I was jealous and angry. She is close with everyone else but me. She talks to everyone but me. At my match she was busy with Clayton. It burnt my insides when I saw her getting close to Clayton, when I saw her hugging him like the rest of the world vanished. Like it was just these two there. She wasn't even cheering me on after I won the fucking match.

For me, impressing her meant the world. I faught with just my human instincts but she tosses it all aside. Instead her whole focus was on Clayton. That ticked me off. When I did so much for her. I know I've always been a douche bag towards her, but that day I realised that I like her. So I wanted to impress her. But she goes ahead and does that.

No matter what, it's still no excuse for what I did. But I was hurt. And drunk. So when she came to me, I humiliated her.

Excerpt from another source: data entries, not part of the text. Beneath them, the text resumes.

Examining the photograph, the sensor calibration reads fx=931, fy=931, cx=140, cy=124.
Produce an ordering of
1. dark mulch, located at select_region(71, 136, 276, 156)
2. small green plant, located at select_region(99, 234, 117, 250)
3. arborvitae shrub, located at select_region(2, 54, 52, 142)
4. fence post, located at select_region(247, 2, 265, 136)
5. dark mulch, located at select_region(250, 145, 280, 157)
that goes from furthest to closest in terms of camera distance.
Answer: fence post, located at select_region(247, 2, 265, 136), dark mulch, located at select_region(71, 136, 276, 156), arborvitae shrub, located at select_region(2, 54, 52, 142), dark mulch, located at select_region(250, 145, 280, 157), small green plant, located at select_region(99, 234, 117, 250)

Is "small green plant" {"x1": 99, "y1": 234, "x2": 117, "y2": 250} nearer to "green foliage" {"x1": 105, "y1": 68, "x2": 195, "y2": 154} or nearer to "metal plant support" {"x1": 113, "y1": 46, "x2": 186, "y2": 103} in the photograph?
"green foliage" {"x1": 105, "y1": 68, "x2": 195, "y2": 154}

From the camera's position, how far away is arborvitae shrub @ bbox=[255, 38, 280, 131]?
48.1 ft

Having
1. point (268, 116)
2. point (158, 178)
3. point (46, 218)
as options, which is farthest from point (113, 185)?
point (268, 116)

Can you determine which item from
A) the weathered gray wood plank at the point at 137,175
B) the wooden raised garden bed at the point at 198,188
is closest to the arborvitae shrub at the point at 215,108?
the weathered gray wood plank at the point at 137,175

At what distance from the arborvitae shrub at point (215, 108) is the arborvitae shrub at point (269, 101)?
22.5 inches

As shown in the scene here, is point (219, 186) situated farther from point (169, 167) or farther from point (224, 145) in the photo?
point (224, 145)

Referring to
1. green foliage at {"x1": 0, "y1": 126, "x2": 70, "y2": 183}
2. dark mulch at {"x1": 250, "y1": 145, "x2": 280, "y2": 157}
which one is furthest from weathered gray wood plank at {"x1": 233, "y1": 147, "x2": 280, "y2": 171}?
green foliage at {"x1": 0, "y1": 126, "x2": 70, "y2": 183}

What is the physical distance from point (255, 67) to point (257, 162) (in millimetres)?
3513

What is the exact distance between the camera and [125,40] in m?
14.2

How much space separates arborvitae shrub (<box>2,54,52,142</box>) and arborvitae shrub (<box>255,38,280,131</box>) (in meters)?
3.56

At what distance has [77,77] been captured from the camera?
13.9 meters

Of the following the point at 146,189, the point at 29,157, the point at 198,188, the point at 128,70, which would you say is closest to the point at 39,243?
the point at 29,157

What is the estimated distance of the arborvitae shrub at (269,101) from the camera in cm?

Those dudes seriously crossed the line. I couldn't look at her in the eyes. I was ashamed of myself. This was not how my parents brought me up. They taught me better.

After Ava ran out of the club, not before punching me, which were pretty good, I did not spare those guys. While fighting them, they retaliated, and I rightfully took some of their blows. I deserved it. I deserved worse because I was the one who provoked them. But there was no time. I had to go out after her. I needed to make sure she was okay.

And just like luck would have it that night, she was fighting with the nagas, which she did like a fucking pro, and then she walked off into the jungle. Fifteen minutes later she came out of the jungle. Her pretty face was slick with sweat, but her eyes when regarded me, did that with complete hate. And that hurt. But I rightfully deserved it.

When she agreed to share the ride with me, I decided that there was no way I was letting her walk out of my car without apologizing. But I've never been lucky, she booked a cab and went away. So there I stood, like a loser staring at the back of the car to see if she would turn around to see me. But she didn't.

The days following that awful day, she didn't talk to me. I tried. I fucking did. But she is a stubborn girl and rightfully so. I've never seen her treat anyone like that, but then again, I'm sure nobody has ever treated her like I did either. Because if they did, I would make sure they know they did a mistake. Hypocrite, right?

"Alright, so what else are we doing in India. I guess we could spend one week there atleast. Like today we reach and rest, tomorrow we begin the search. Then what?" Clayton said attracting my attention. That fucker needs to stay away from Ava.

"We will stay there for one of their festivals. There are super ancient temples and the place is also a very sacred place where their holiest river Ganga flows. I swear you all will love that place. So during November, Diwali or Deepawali is a festival that is celebrated in the country. It's a festival of lights. And I'm rambling but I'm just super excited to talk about things that I know and studied." Ava said with a dreamy sigh. Her plump pink lips were parted in a way that I just wanted to reach over and kiss those inviting lips.